The sale would also involve offloading Chevron’s interests in the Sullom Voe oil terminal, also in the Shetland Islands and operated by energy company EnQuest.
That includes the Ninian pipeline and SIRGE pipeline systems which are both linked to Sullom Voe.
A Chevron spokesperson said: “As part of Chevron’s focus on maintaining capital discipline in both traditional and new energies, we regularly review our global portfolio to assess whether assets are strategic and competitive for future capital.
“A portfolio review has been completed and a decision has been taken, to initiate the process of marketing Chevron’s 19.4% non-operated working interest in the Clair Field and associated assets in the UK North Sea.
“This includes various working interests in the Sullom Voe Terminal, the Ninian Pipeline, and the SIRGE Pipeline.
“The process is expected to take multiple months and may or may not result in a sale.”
O.K. Romaron, you are not interested and you don't need to respond to this post. I accept the point you made and the fact that the subject has been discussed on the board.
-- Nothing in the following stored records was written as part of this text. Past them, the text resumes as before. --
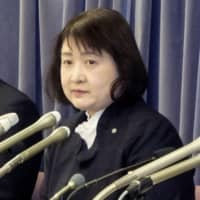 Eri Abe, head of Japan Airline Co.'s cabin attendants division, holds a news conference Tuesday at the transport ministry. | KYODO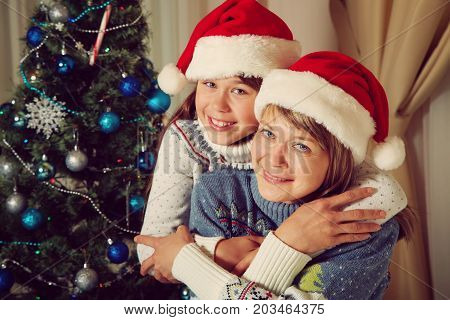 happy mother and daughter in santa hat near Christmas tree. New Year and xmas people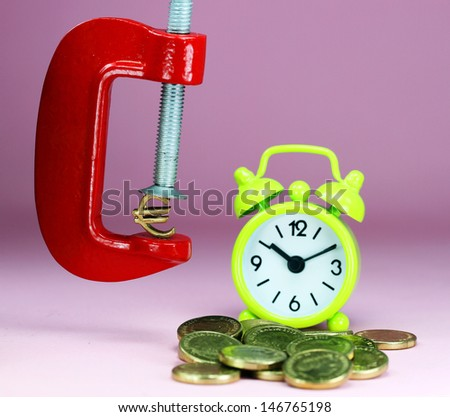 A Gold Euro Symbol in a red vice, with a green clock resting on some gold coins with a pastel purple background, asking the question how far will the Euro be squeezed. - stock photo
However, does it not occur to you that the BoD may have realised they had "options" after announcing the buybacks regarding share allotments etc. My question is - why did they not simply buy 25m shares for the ENQ treasury? Do the same rules apply as with buybacks? Why water down the already limited value of buybacks, it did not seem necessary?
In summary, I think the BoD realised they had an option to allocate some of the buybacks to meet the upcoming requirement for allotted share, why not, but in doing so they unnecessarily raised some little or relatively inconsequential questions.
Romaron, I take all your points but I do not understand why they have mixed up the 25m shares for treasury with the buybacks, surely they should have just bought the shares and then started the buybacks?
The AGM is on 30th May!!
Previously a resolution was passed to buy back up to 10% of ENQ shares in any year, I presume this still stands or the BoD will need to allow investors to vote on a new resolution. One presumes that the buybacks can continue after the AGM, perhaps for another set period. I don't think the BoD would want to delay the buybacks, the amount is so small and therefore it would not look good in the eyes of the market. The BoD has pretty much hit or exceeded all other targets despite EPL.
The sp is still well above $80 and I think will rise again in the remainder of H1 and in H2. 15 days to AGM, less to update.
Based on 174 trading days and a daily RNS cost of £250, that would be £43,500, the number of buybacks is getting smaller by the minute. Having announced buybacks, I would have thought that it was in the company's and investors interests to get as many buybacks in prior to the next update?
Just looking at the trading today and it appears to be virtually all sells, the site I looked had 22,100 buys to 866,639 sells, I assume this is wrong unless we are going to see a decent amount of buyback today.
Sp nicely in the 16's and touching 17p earlier today and Brent up at $84.30, hopefully we'll end well today. Whilst we have dropped a little on recent highs, the average trend line since the 12th March has been maintained. If this trend line continues with debt reduction, we should be hitting 18p by the end of the month, a good set of figures with the update could see us celebrating a 20p party with any luck. Exciting times!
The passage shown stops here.